WHAT YOU WILL DO ▸
Only lines holding the word "probability" are wanted. Copy them from the listing below.

^^^^^^^^

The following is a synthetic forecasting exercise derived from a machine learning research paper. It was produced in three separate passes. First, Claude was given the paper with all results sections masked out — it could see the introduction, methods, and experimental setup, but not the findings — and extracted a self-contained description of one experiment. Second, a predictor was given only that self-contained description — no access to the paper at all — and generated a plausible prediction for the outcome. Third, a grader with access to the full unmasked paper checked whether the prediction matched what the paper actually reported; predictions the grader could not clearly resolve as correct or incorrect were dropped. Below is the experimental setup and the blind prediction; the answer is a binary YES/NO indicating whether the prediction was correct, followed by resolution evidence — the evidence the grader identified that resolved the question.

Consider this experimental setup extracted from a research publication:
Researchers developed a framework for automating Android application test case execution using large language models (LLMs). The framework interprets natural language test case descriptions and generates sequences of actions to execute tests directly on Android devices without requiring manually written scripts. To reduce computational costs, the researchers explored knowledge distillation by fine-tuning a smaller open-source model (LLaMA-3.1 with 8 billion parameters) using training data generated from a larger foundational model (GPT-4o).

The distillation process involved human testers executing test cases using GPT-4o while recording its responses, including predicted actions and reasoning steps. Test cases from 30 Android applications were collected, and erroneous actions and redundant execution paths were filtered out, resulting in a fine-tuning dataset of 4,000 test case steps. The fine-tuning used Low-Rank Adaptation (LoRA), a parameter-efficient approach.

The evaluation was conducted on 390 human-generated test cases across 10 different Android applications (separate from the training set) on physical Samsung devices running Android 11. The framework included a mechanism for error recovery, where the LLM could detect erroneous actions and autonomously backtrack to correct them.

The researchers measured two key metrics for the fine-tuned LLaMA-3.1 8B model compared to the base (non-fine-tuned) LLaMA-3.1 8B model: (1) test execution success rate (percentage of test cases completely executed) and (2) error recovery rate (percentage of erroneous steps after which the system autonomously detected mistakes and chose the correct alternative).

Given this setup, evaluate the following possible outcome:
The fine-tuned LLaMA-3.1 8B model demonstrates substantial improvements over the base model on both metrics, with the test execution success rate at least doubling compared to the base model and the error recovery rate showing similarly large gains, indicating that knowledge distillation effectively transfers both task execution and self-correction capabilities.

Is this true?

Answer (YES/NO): NO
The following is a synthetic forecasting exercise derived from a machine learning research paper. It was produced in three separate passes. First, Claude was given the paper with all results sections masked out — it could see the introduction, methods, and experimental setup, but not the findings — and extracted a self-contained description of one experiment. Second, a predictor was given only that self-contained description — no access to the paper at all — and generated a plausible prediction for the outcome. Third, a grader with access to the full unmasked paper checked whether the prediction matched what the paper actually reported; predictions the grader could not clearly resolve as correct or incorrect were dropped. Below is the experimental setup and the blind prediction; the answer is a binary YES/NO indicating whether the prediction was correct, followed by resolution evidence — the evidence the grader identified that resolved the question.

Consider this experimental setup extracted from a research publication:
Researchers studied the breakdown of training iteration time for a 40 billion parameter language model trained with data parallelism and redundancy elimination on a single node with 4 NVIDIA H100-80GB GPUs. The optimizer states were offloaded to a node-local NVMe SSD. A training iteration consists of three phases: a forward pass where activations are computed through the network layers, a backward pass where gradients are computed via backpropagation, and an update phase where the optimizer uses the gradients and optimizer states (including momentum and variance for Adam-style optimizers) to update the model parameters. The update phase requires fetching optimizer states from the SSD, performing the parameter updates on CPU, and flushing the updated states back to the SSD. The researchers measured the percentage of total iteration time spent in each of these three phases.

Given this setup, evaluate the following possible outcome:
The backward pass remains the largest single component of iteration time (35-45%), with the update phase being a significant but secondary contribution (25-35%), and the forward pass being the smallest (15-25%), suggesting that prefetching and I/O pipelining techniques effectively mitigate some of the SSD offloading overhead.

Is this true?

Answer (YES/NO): NO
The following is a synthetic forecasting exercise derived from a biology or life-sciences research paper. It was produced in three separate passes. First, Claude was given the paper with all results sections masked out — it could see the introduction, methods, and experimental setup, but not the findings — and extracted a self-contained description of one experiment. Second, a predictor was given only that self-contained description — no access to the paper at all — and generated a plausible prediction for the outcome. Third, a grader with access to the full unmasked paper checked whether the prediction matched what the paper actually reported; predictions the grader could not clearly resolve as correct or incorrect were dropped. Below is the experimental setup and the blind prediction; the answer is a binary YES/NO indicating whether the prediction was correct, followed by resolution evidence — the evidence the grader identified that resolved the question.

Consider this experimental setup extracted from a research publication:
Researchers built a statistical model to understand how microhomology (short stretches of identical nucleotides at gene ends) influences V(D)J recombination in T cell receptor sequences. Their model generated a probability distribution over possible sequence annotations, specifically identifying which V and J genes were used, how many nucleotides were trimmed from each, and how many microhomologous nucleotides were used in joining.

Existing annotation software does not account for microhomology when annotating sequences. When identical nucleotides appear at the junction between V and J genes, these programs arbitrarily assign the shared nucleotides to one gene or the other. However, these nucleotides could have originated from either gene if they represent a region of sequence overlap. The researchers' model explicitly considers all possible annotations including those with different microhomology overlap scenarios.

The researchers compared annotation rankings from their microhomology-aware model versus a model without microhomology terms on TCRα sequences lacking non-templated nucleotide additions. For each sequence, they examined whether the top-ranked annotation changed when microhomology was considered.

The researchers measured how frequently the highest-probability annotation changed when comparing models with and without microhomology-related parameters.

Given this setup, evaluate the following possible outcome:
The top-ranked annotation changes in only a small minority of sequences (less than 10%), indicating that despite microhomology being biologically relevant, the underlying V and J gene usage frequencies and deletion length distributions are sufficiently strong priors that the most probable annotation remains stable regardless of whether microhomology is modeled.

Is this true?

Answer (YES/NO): NO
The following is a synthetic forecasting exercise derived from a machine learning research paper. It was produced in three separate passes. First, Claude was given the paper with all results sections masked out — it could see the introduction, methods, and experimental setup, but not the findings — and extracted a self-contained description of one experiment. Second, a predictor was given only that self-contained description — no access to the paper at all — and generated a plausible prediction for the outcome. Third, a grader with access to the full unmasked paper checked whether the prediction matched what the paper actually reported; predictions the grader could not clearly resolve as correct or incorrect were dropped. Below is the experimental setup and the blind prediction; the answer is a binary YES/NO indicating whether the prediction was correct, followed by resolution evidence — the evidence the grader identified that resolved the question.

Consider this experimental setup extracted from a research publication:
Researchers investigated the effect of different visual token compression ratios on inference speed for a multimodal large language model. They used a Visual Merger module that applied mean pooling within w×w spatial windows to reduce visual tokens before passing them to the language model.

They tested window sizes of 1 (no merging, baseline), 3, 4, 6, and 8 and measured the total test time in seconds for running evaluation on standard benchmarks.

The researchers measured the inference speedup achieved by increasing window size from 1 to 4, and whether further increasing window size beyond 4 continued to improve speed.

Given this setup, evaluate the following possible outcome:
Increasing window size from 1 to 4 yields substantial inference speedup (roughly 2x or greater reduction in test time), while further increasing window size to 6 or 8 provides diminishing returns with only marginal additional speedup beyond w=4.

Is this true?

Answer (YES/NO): NO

^^^^^^^^

ANSWER SPACE ▸
Researchers built a statistical model to understand how microhomology (short stretches of identical nucleotides at gene ends) influences V(D)J recombination in T cell receptor sequences. Their model generated a probability distribution over possible sequence annotations, specifically identifying which V and J genes were used, how many nucleotides were trimmed from each, and how many microhomologous nucleotides were used in joining.
The researchers measured how frequently the highest-probability annotation changed when comparing models with and without microhomology-related parameters.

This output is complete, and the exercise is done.